+++ Extracted entries +++
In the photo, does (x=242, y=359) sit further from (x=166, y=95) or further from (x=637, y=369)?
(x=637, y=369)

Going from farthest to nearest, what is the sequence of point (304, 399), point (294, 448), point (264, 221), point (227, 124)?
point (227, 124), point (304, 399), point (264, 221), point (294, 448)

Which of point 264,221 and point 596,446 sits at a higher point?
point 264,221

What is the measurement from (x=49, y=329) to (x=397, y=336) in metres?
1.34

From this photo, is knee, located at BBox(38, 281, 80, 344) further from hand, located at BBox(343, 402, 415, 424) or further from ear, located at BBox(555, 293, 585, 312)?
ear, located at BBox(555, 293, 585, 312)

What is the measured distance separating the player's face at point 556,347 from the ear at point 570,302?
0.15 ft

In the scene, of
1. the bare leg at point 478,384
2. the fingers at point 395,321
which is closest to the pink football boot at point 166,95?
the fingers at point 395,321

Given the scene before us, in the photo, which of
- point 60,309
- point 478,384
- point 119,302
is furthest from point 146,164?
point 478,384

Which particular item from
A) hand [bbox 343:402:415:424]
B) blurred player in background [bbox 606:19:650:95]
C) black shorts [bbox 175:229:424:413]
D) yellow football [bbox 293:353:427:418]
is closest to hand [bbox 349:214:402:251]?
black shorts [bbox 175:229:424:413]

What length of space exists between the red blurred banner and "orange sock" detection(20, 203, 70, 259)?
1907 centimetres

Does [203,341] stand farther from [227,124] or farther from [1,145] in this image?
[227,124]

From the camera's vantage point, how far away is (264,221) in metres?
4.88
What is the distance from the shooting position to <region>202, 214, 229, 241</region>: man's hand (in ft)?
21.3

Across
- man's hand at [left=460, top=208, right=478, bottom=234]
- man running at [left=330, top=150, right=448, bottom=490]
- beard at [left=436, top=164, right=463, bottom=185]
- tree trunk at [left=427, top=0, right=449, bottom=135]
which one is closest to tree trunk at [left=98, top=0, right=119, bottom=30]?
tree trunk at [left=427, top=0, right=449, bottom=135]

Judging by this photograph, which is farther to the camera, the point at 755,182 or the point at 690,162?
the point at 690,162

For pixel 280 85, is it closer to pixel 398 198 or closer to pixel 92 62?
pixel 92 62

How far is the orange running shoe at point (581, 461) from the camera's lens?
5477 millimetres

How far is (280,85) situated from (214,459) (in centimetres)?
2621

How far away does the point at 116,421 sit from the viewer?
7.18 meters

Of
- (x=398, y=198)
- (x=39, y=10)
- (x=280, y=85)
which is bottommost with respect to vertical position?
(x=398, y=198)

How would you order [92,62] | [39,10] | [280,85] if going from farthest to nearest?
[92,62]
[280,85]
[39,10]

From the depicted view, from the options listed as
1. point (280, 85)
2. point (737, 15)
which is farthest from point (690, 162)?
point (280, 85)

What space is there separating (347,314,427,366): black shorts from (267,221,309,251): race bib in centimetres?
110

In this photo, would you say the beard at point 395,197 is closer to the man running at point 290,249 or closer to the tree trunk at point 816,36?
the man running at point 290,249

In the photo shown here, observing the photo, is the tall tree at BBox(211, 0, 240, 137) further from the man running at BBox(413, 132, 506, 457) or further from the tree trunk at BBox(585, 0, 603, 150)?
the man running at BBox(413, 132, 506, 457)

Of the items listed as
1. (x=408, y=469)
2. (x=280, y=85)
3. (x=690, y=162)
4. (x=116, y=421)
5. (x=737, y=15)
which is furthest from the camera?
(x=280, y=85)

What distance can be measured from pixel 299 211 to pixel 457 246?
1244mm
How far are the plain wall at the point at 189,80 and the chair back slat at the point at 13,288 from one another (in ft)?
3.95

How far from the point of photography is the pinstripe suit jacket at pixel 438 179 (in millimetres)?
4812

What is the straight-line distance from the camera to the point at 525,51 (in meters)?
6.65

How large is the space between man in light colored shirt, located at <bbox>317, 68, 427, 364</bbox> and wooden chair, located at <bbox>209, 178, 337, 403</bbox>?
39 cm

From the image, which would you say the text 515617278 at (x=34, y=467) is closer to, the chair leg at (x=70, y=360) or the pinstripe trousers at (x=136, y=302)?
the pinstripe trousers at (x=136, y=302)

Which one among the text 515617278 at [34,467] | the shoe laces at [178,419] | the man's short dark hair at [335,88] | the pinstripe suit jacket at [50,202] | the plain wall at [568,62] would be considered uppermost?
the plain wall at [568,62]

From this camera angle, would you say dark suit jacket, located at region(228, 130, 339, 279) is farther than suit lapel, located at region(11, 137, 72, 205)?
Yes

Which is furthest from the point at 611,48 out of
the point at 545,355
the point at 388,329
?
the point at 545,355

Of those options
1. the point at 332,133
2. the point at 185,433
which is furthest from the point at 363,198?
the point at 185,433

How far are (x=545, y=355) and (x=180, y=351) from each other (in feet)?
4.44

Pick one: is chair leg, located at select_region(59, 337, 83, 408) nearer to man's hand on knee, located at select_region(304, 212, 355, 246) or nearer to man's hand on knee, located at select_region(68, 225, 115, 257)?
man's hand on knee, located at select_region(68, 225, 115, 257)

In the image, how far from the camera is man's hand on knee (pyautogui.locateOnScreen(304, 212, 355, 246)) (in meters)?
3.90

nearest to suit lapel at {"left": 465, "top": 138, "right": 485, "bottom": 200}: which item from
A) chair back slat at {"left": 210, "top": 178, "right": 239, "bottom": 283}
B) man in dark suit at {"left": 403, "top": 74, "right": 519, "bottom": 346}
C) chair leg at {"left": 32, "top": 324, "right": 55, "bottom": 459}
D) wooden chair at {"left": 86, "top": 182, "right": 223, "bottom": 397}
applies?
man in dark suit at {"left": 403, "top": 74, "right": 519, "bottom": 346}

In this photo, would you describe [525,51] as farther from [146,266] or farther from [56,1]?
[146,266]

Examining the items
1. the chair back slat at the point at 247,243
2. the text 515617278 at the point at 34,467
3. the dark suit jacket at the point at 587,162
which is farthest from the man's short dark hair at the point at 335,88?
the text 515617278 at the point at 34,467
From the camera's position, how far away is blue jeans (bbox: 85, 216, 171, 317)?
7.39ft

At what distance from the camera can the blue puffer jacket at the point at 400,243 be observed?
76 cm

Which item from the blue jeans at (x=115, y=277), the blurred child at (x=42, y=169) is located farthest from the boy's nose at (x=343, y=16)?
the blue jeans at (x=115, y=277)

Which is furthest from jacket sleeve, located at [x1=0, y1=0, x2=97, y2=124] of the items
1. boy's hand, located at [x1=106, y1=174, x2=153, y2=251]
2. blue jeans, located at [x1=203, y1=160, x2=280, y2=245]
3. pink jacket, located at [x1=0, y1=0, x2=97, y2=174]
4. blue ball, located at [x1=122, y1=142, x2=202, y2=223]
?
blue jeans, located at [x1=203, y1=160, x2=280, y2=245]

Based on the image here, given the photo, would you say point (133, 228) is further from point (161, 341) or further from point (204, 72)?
+++
• The problem:
Reproduce the entire listing above verbatim, keeping every line, character, and blank line unchanged.

• Final result:
In the photo, does (x=242, y=359) sit further from (x=166, y=95) or further from (x=637, y=369)?
(x=637, y=369)

Going from farthest to nearest, what is the sequence of point (304, 399), point (294, 448), point (264, 221), point (227, 124)?
point (227, 124), point (304, 399), point (264, 221), point (294, 448)

Which of point 264,221 and point 596,446 sits at a higher point?
point 264,221

What is the measurement from (x=49, y=329) to (x=397, y=336) in metres?
1.34

From this photo, is knee, located at BBox(38, 281, 80, 344) further from hand, located at BBox(343, 402, 415, 424) or further from ear, located at BBox(555, 293, 585, 312)?
ear, located at BBox(555, 293, 585, 312)

What is the measured distance separating the player's face at point 556,347 from the ear at point 570,302?
0.15 ft

In the scene, of
1. the bare leg at point 478,384
2. the fingers at point 395,321
which is closest to the pink football boot at point 166,95?
the fingers at point 395,321

Given the scene before us, in the photo, which of
- point 60,309
- point 478,384
- point 119,302
is furthest from point 146,164?
point 478,384

Which particular item from
A) hand [bbox 343:402:415:424]
B) blurred player in background [bbox 606:19:650:95]
C) black shorts [bbox 175:229:424:413]
D) yellow football [bbox 293:353:427:418]
is closest to hand [bbox 349:214:402:251]?
black shorts [bbox 175:229:424:413]

What length of space exists between the red blurred banner and "orange sock" detection(20, 203, 70, 259)?
1907 centimetres

Does [203,341] stand farther from [227,124] or farther from [1,145] in this image?
[227,124]

From the camera's vantage point, how far away is (264,221) in metres?
4.88
What is the distance from the shooting position to <region>202, 214, 229, 241</region>: man's hand (in ft)?
21.3

Across
- man's hand at [left=460, top=208, right=478, bottom=234]
- man running at [left=330, top=150, right=448, bottom=490]
- beard at [left=436, top=164, right=463, bottom=185]
- tree trunk at [left=427, top=0, right=449, bottom=135]
which one is closest to tree trunk at [left=98, top=0, right=119, bottom=30]?
tree trunk at [left=427, top=0, right=449, bottom=135]

Judging by this photograph, which is farther to the camera, the point at 755,182 or the point at 690,162?
the point at 690,162

For pixel 280 85, is it closer to pixel 398 198 or closer to pixel 92 62?
pixel 92 62

How far is the orange running shoe at point (581, 461) from the camera's lens?
5477 millimetres

How far is (280,85) situated from (214,459) (in centimetres)?
2621

How far away does the point at 116,421 sit from the viewer?
7.18 meters

Of
- (x=398, y=198)
- (x=39, y=10)
- (x=280, y=85)
which is bottommost with respect to vertical position?
(x=398, y=198)

How would you order [92,62] | [39,10] | [280,85] if going from farthest to nearest?
[92,62]
[280,85]
[39,10]

From the depicted view, from the options listed as
1. point (280, 85)
2. point (737, 15)
which is farthest from point (690, 162)?
point (280, 85)

What space is there separating (347,314,427,366): black shorts from (267,221,309,251): race bib in centimetres?
110

In this photo, would you say the beard at point 395,197 is closer to the man running at point 290,249 or closer to the tree trunk at point 816,36?
the man running at point 290,249

In the photo shown here, observing the photo, is the tall tree at BBox(211, 0, 240, 137) further from the man running at BBox(413, 132, 506, 457) or further from the tree trunk at BBox(585, 0, 603, 150)?
the man running at BBox(413, 132, 506, 457)

Of the items listed as
1. (x=408, y=469)
2. (x=280, y=85)
3. (x=690, y=162)
4. (x=116, y=421)
5. (x=737, y=15)
which is furthest from the camera?
(x=280, y=85)

What distance can be measured from pixel 299 211 to pixel 457 246?
1244mm
How far are the plain wall at the point at 189,80 and the chair back slat at the point at 13,288 from one another (in ft)?
3.95

How far from the point of photography is the pinstripe suit jacket at pixel 438 179 (in millimetres)?
4812

What is the straight-line distance from the camera to the point at 525,51 (in meters)?
6.65

How large is the space between man in light colored shirt, located at <bbox>317, 68, 427, 364</bbox> and wooden chair, located at <bbox>209, 178, 337, 403</bbox>?
39 cm

From the image, which would you say the text 515617278 at (x=34, y=467) is closer to, the chair leg at (x=70, y=360) or the pinstripe trousers at (x=136, y=302)?
the pinstripe trousers at (x=136, y=302)

Which one among the text 515617278 at [34,467] | the shoe laces at [178,419] | the man's short dark hair at [335,88] | the pinstripe suit jacket at [50,202] | the plain wall at [568,62] would be considered uppermost?
the plain wall at [568,62]

From this camera angle, would you say dark suit jacket, located at region(228, 130, 339, 279) is farther than suit lapel, located at region(11, 137, 72, 205)?
Yes

Which is furthest from the point at 611,48 out of
the point at 545,355
the point at 388,329
?
the point at 545,355

Of those options
1. the point at 332,133
2. the point at 185,433
which is furthest from the point at 363,198?
the point at 185,433

How far are (x=545, y=355) and (x=180, y=351) from each other (in feet)?
4.44

Pick one: is chair leg, located at select_region(59, 337, 83, 408) nearer to man's hand on knee, located at select_region(304, 212, 355, 246) or nearer to man's hand on knee, located at select_region(68, 225, 115, 257)?
man's hand on knee, located at select_region(68, 225, 115, 257)

In the image, how far from the camera is man's hand on knee (pyautogui.locateOnScreen(304, 212, 355, 246)) (in meters)?
3.90

nearest to suit lapel at {"left": 465, "top": 138, "right": 485, "bottom": 200}: which item from
A) chair back slat at {"left": 210, "top": 178, "right": 239, "bottom": 283}
B) man in dark suit at {"left": 403, "top": 74, "right": 519, "bottom": 346}
C) chair leg at {"left": 32, "top": 324, "right": 55, "bottom": 459}
D) wooden chair at {"left": 86, "top": 182, "right": 223, "bottom": 397}
applies?
man in dark suit at {"left": 403, "top": 74, "right": 519, "bottom": 346}

In this photo, would you describe [525,51] as farther from [146,266] or farther from [56,1]?
[146,266]

Examining the items
1. the chair back slat at the point at 247,243
2. the text 515617278 at the point at 34,467
3. the dark suit jacket at the point at 587,162
which is farthest from the man's short dark hair at the point at 335,88?
the text 515617278 at the point at 34,467
From the camera's position, how far away is blue jeans (bbox: 85, 216, 171, 317)?
7.39ft

At what distance from the camera can the blue puffer jacket at the point at 400,243 be observed?
76 cm

Which item from the blue jeans at (x=115, y=277), the blurred child at (x=42, y=169) is located farthest from the boy's nose at (x=343, y=16)?
the blue jeans at (x=115, y=277)

Which is furthest from jacket sleeve, located at [x1=0, y1=0, x2=97, y2=124] of the items
1. boy's hand, located at [x1=106, y1=174, x2=153, y2=251]
2. blue jeans, located at [x1=203, y1=160, x2=280, y2=245]
3. pink jacket, located at [x1=0, y1=0, x2=97, y2=174]
4. blue ball, located at [x1=122, y1=142, x2=202, y2=223]
?
blue jeans, located at [x1=203, y1=160, x2=280, y2=245]

Based on the image here, given the photo, would you say point (133, 228) is further from point (161, 341) or further from point (204, 72)?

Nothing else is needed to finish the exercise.